A Guiné Equatorial, antiga colónia espanhola, tornou-se membro de pleno direito da CPLP em Julho de 2014, mediante um “roteiro de adesão” (de branqueamento) que incluía a divulgação do português como língua oficial e a abolição da pena de morte, medida que ainda não foi ratificada pelo presidente equato-guineense, Teodoro Obiang.
Teodoro Obiang Nguema, o Presidente africano há mais anos no poder, desde 1979, e o seu Governo são acusados por várias organizações da sociedade civil de constantes violações dos direitos humanos e perseguição a opositores.
Angola, Brasil, Cabo Verde, Guiné-Bissau, Guiné Equatorial, Moçambique, Portugal, São Tomé e Príncipe e Timor-Leste são os Estados-membros da CPLP.
A outra face da geringonça da CPLP
E então, que tal assumir (isso é que era bom!) que a entrada da Guiné Equatorial no bloco lusófono foi, é e será uma questão que envergonha a organização?
É, de facto, uma vergonha do tamanho da própria Lusofonia. Já não bastavam os problemas que a CPLP tem desde a nascença, pois não? E que tal olhar de forma séria para a Guiné-Bissau, que hoje é um “Estado-falhado”, um “narco-Estado”?
Não. Nada disso. A Guiné Equatorial é que é importante, mesmo sabendo-se que Teodoro Obiang é um dos governantes mais antigos à frente de um Governo em África, lugar que ocupou depois de um golpe de Estado contra o próprio tio, Francisco Macías, que foi posteriormente fuzilado.
Obiang e membros da sua família (nomeadamente o seu filho ‘Teodorin’ Obiang) – que têm uma das maiores fortunas em África segundo a revista Forbes – enfrentam processos em alguns países por corrupção, fraude e branqueamento de capitais, assim como o Presidente enfrenta acusações de violação dos direitos humanos.

▶ [Objetivo do exercício]: Reproduza, sem alterações, o trecho do texto sobre a Guiné Equatorial na CPLP que vai de "Não. Nada disso." até "foi posteriormente fuzilado.". As entradas constituem material independente do texto apresentado.

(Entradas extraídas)
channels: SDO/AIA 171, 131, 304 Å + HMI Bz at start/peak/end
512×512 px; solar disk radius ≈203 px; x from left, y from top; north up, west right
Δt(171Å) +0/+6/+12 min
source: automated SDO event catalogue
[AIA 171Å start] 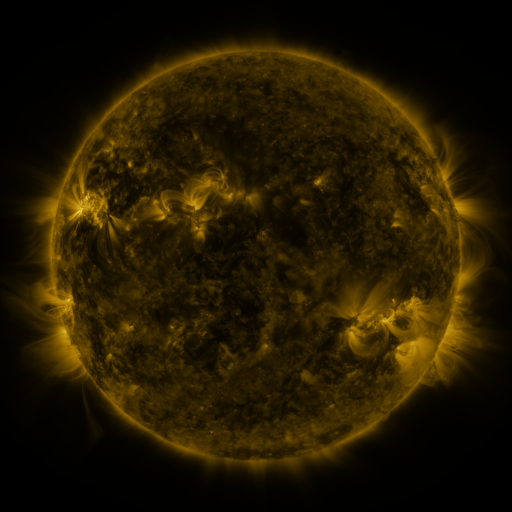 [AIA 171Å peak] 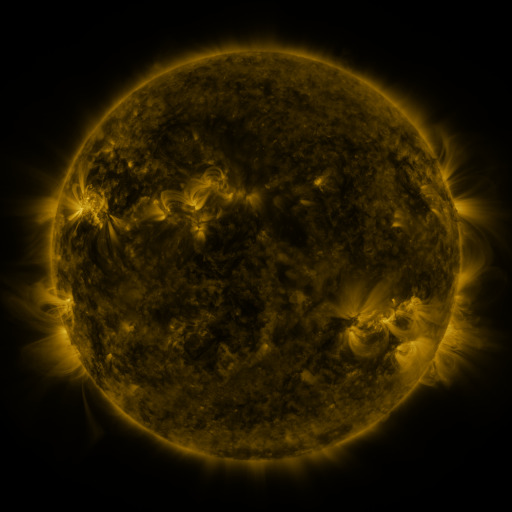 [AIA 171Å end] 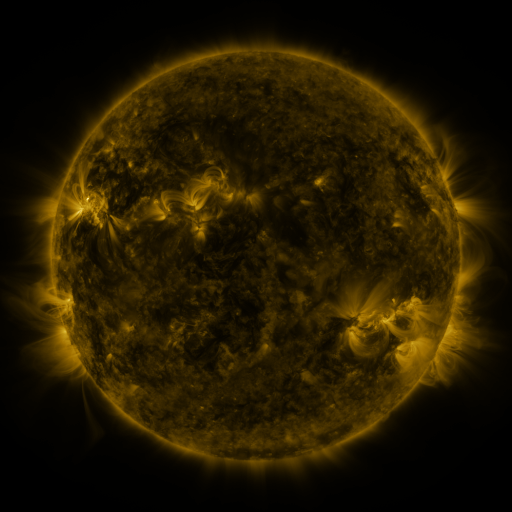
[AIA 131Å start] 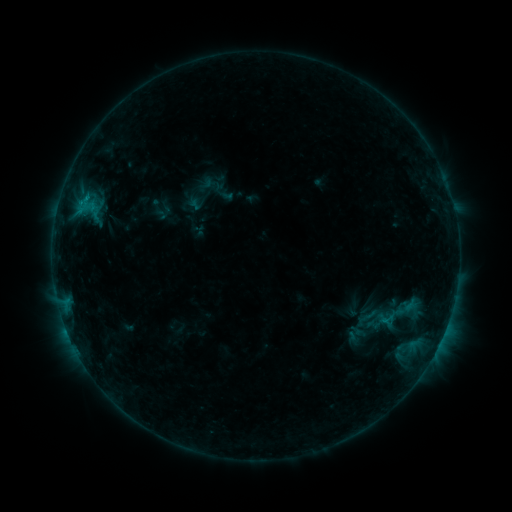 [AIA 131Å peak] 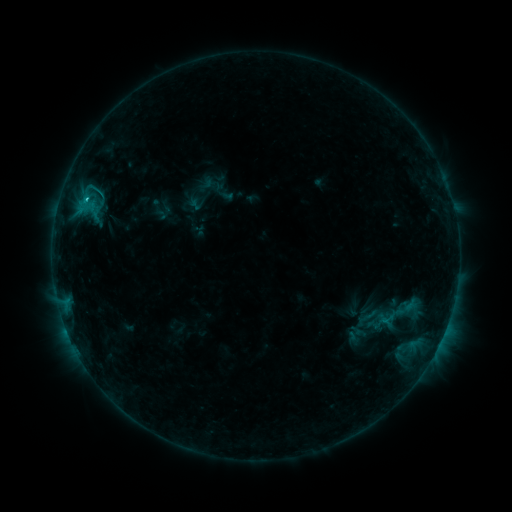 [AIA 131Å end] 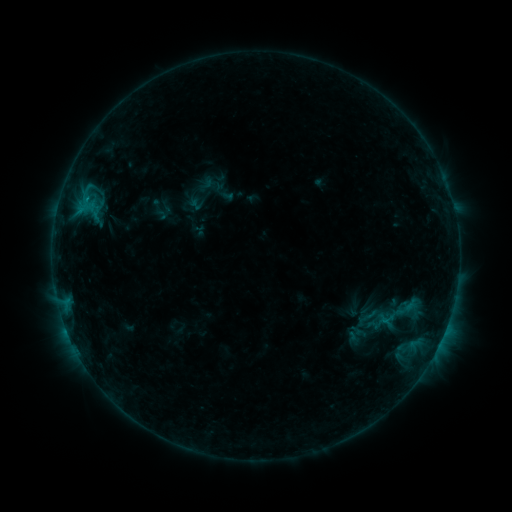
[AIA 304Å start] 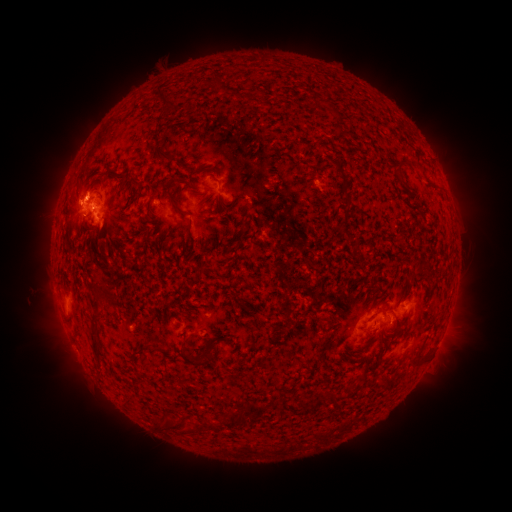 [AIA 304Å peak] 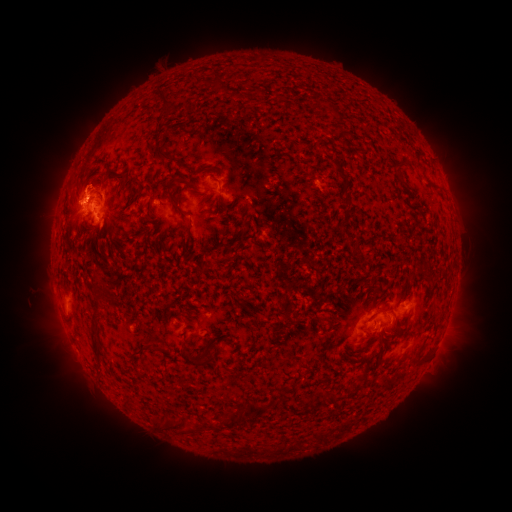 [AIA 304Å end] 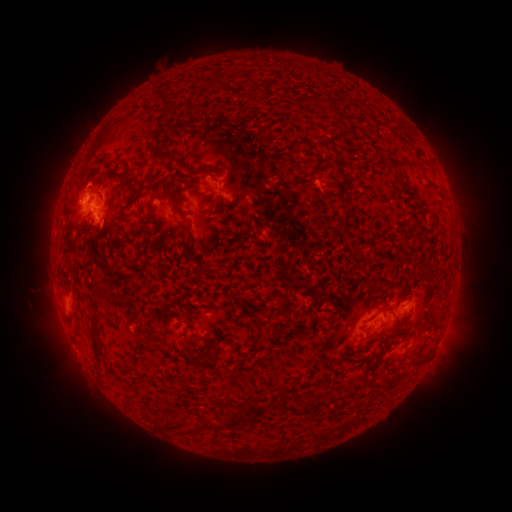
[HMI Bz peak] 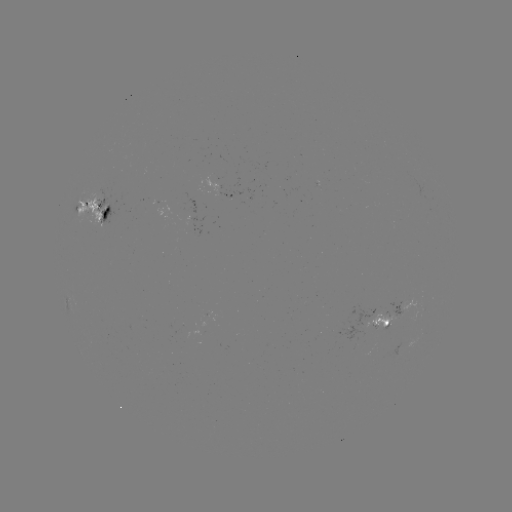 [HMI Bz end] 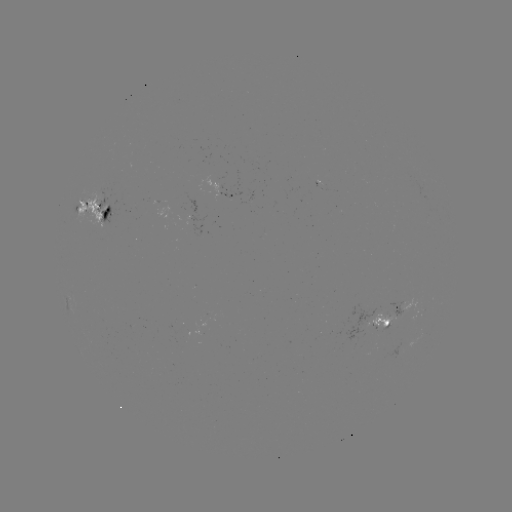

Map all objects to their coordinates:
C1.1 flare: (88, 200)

--

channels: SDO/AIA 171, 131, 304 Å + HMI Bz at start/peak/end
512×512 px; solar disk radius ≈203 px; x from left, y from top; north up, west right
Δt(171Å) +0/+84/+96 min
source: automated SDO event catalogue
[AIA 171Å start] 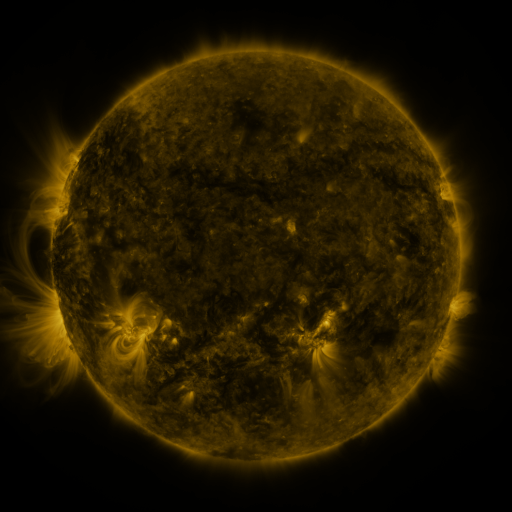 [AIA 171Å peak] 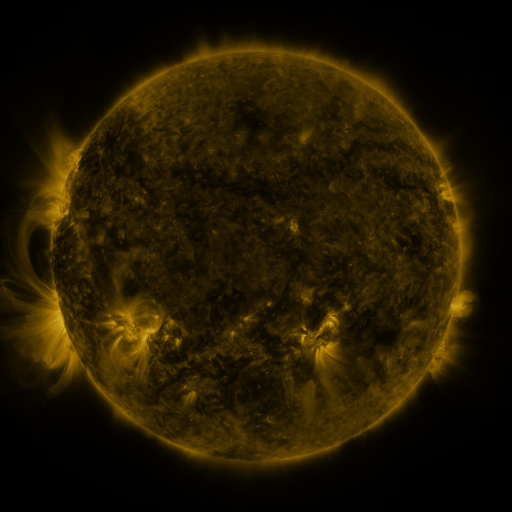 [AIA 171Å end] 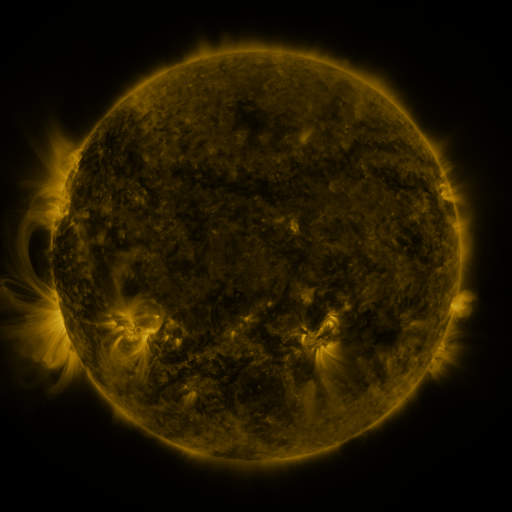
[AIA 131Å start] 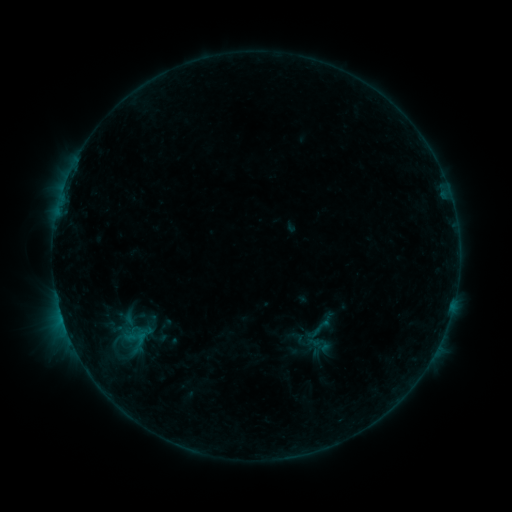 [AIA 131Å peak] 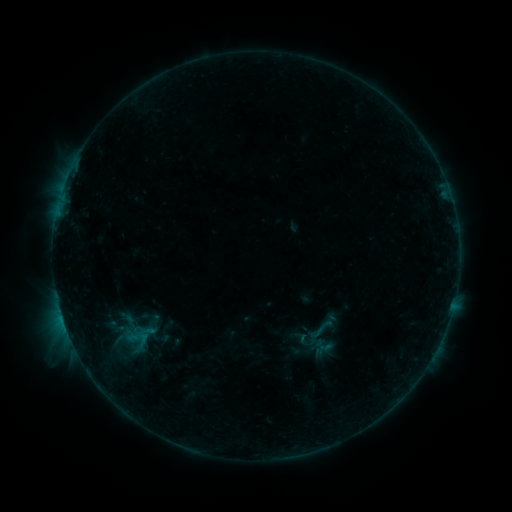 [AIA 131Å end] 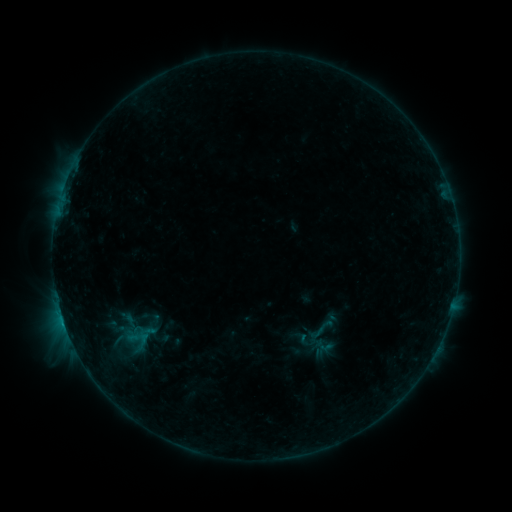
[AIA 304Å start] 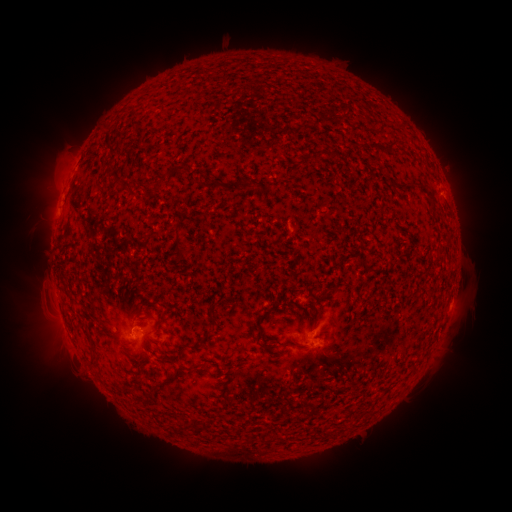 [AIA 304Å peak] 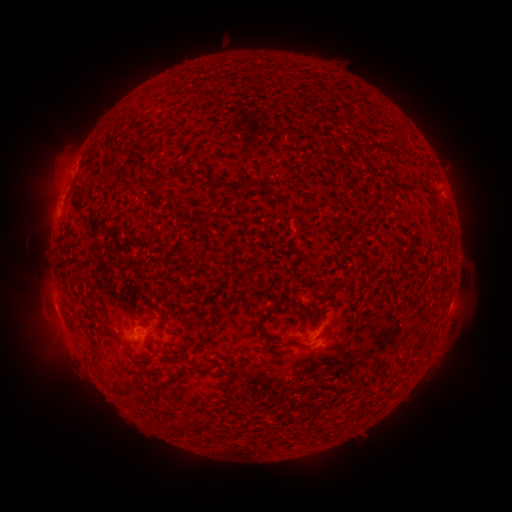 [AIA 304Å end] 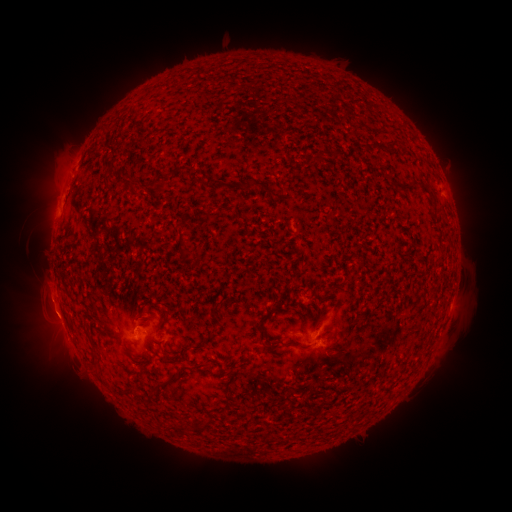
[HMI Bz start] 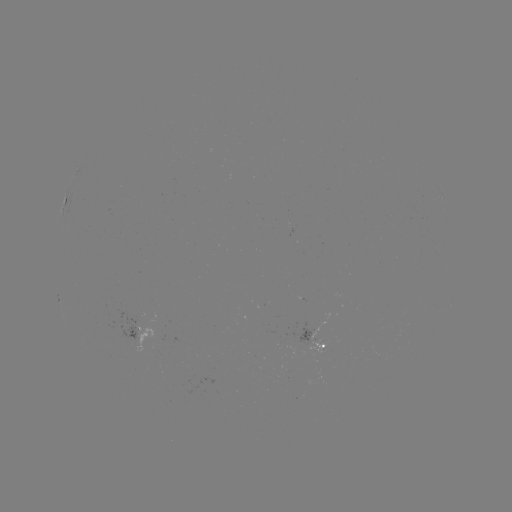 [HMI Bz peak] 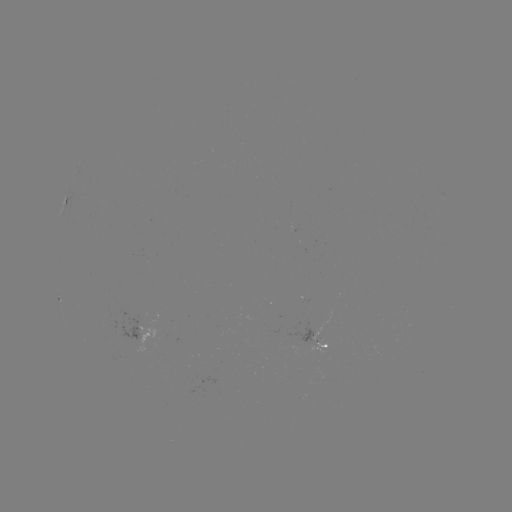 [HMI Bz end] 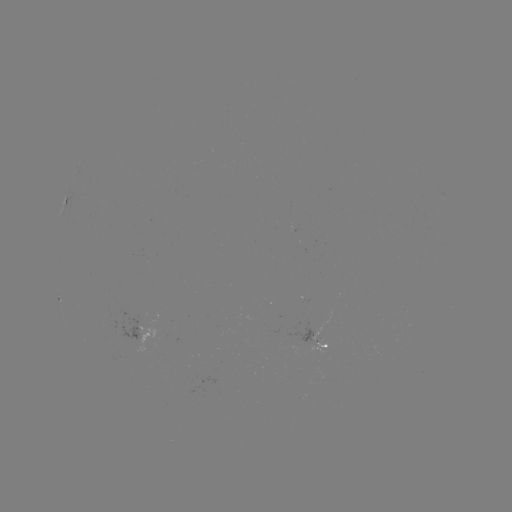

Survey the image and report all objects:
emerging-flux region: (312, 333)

▶ [Resposta completa]:
Não. Nada disso. A Guiné Equatorial é que é importante, mesmo sabendo-se que Teodoro Obiang é um dos governantes mais antigos à frente de um Governo em África, lugar que ocupou depois de um golpe de Estado contra o próprio tio, Francisco Macías, que foi posteriormente fuzilado.